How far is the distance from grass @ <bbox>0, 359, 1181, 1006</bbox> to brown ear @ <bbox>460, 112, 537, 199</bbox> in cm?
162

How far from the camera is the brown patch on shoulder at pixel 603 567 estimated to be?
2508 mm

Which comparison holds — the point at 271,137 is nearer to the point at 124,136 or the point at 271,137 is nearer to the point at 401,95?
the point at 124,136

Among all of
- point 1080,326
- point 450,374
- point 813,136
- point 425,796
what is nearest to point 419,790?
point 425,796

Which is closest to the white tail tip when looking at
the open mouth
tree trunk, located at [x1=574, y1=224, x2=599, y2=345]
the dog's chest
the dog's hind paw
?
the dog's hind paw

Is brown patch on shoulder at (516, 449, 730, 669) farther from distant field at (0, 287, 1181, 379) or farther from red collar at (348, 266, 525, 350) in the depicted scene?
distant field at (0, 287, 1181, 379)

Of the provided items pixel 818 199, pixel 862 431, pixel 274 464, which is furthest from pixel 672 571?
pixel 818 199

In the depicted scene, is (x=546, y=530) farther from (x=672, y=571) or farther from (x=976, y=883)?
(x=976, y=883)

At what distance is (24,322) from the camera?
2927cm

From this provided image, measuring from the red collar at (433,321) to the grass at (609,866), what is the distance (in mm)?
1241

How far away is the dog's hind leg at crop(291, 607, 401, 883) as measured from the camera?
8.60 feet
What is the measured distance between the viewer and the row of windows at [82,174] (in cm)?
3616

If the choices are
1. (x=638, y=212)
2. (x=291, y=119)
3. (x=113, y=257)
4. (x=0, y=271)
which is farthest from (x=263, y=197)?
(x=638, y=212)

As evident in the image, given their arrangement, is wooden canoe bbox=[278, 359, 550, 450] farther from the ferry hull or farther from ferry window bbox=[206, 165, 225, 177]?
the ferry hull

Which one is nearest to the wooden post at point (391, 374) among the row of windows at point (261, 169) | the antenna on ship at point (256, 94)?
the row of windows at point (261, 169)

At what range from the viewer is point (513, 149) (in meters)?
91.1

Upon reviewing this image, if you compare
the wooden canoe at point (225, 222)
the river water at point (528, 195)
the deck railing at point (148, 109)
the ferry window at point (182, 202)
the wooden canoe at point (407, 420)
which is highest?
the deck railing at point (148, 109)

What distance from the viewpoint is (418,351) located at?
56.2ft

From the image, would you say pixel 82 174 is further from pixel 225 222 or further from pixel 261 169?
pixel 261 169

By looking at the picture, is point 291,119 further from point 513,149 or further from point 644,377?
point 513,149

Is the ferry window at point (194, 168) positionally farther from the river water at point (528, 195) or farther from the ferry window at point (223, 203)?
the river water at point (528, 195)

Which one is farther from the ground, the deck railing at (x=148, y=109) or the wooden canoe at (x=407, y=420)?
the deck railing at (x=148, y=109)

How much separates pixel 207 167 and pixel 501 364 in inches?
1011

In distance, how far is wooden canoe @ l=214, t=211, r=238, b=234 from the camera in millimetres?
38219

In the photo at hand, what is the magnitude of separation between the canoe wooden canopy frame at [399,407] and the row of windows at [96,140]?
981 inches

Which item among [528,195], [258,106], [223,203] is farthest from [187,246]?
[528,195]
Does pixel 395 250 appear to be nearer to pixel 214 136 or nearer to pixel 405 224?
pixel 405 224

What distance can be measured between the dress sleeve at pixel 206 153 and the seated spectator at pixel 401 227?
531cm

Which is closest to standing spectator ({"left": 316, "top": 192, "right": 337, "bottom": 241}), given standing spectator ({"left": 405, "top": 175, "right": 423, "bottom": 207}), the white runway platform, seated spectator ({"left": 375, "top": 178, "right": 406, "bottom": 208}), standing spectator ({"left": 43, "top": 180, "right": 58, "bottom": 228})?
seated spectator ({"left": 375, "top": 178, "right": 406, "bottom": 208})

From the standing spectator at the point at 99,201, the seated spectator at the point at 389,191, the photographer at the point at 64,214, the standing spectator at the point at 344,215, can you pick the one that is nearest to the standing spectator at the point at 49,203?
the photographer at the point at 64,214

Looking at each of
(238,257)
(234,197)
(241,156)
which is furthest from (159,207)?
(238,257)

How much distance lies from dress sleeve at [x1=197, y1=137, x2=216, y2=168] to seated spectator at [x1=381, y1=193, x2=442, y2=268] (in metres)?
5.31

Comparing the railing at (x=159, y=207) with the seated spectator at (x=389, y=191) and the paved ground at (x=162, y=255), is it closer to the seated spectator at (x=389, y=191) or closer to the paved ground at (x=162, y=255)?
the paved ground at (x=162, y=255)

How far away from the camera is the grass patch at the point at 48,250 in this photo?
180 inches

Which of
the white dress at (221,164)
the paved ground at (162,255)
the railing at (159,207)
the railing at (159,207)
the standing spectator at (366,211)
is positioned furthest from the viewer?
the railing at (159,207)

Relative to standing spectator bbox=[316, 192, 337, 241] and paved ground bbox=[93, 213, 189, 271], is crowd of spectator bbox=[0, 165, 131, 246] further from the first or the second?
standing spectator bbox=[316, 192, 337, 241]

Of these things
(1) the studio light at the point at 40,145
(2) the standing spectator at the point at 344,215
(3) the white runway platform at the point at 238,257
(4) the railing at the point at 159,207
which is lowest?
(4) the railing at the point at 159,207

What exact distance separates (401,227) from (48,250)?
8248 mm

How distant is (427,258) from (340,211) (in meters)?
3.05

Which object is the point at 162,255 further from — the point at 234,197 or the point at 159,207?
|---|
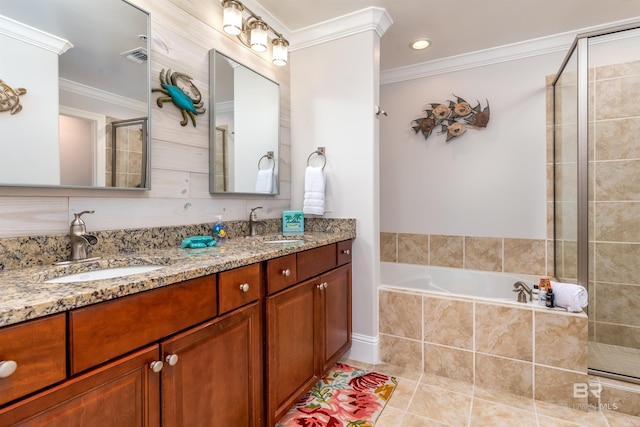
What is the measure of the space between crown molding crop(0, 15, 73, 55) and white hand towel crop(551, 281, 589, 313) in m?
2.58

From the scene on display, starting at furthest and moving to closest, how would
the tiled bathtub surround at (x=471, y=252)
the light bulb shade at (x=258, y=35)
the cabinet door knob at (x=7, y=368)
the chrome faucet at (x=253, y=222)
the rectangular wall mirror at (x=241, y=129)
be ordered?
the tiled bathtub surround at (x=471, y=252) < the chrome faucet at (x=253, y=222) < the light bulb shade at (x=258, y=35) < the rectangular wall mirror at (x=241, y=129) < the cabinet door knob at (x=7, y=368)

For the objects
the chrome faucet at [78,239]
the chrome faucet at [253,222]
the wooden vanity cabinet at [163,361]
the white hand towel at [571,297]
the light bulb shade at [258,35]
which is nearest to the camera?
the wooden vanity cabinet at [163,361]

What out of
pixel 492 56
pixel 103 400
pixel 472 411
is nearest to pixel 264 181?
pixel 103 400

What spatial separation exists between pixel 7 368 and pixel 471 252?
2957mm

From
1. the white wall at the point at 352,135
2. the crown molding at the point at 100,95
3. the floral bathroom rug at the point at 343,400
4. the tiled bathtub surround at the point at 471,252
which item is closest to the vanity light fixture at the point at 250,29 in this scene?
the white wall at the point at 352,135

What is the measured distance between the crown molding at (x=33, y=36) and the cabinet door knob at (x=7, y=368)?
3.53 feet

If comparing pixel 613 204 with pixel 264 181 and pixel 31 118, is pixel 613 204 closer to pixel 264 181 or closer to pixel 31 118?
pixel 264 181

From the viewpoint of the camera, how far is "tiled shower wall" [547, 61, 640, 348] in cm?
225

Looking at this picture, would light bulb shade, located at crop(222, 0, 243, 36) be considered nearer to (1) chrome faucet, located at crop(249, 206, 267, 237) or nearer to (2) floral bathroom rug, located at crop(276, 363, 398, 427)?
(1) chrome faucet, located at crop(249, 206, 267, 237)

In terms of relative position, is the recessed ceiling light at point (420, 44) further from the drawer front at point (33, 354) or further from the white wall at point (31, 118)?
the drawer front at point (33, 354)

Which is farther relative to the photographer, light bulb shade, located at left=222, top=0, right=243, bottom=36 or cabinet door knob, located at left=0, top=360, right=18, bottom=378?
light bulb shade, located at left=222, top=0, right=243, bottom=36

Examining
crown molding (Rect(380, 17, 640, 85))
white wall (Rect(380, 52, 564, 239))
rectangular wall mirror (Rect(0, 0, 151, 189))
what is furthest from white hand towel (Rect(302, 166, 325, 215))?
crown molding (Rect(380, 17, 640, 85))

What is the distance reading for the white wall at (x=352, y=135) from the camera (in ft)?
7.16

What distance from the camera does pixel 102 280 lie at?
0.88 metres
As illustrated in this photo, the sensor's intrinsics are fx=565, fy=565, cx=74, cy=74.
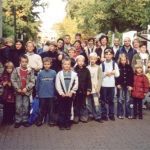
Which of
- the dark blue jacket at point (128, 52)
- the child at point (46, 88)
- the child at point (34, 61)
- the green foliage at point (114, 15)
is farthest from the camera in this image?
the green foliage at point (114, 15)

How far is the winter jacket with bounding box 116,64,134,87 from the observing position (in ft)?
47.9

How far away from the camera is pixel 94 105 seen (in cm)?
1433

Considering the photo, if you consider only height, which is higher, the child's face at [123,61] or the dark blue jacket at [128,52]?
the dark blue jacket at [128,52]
|---|
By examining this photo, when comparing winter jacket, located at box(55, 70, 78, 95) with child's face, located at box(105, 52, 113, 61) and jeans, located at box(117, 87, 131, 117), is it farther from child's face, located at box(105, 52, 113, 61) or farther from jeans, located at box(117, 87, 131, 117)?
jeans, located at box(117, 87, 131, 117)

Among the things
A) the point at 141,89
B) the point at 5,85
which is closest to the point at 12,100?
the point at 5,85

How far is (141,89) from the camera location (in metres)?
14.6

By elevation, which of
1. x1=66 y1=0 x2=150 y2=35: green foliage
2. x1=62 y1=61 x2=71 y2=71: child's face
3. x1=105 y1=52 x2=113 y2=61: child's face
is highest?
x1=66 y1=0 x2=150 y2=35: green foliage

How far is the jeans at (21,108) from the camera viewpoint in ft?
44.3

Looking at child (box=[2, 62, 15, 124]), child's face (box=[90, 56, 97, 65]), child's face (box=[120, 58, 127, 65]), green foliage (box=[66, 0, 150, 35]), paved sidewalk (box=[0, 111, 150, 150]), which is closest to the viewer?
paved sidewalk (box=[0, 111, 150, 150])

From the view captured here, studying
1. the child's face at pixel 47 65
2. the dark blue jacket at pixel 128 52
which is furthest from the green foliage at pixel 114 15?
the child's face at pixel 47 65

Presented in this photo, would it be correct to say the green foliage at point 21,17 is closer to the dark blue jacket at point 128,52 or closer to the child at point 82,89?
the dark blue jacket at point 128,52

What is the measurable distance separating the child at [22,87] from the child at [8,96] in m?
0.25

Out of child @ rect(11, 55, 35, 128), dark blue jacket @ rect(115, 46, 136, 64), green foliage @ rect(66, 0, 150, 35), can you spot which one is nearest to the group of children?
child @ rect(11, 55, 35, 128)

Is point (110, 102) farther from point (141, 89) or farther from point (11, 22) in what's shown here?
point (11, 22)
|---|
Suche in den obigen Daten alle Zeilen, in denen die Zeichenfolge "deck" vorkommt. Gib jede dieser Zeilen wörtlich wieder.

the deck railing at point (148, 109)
the deck railing at point (148, 109)
Which one is farther from the ground, the deck railing at (x=148, y=109) or the wooden canoe at (x=407, y=420)?
the deck railing at (x=148, y=109)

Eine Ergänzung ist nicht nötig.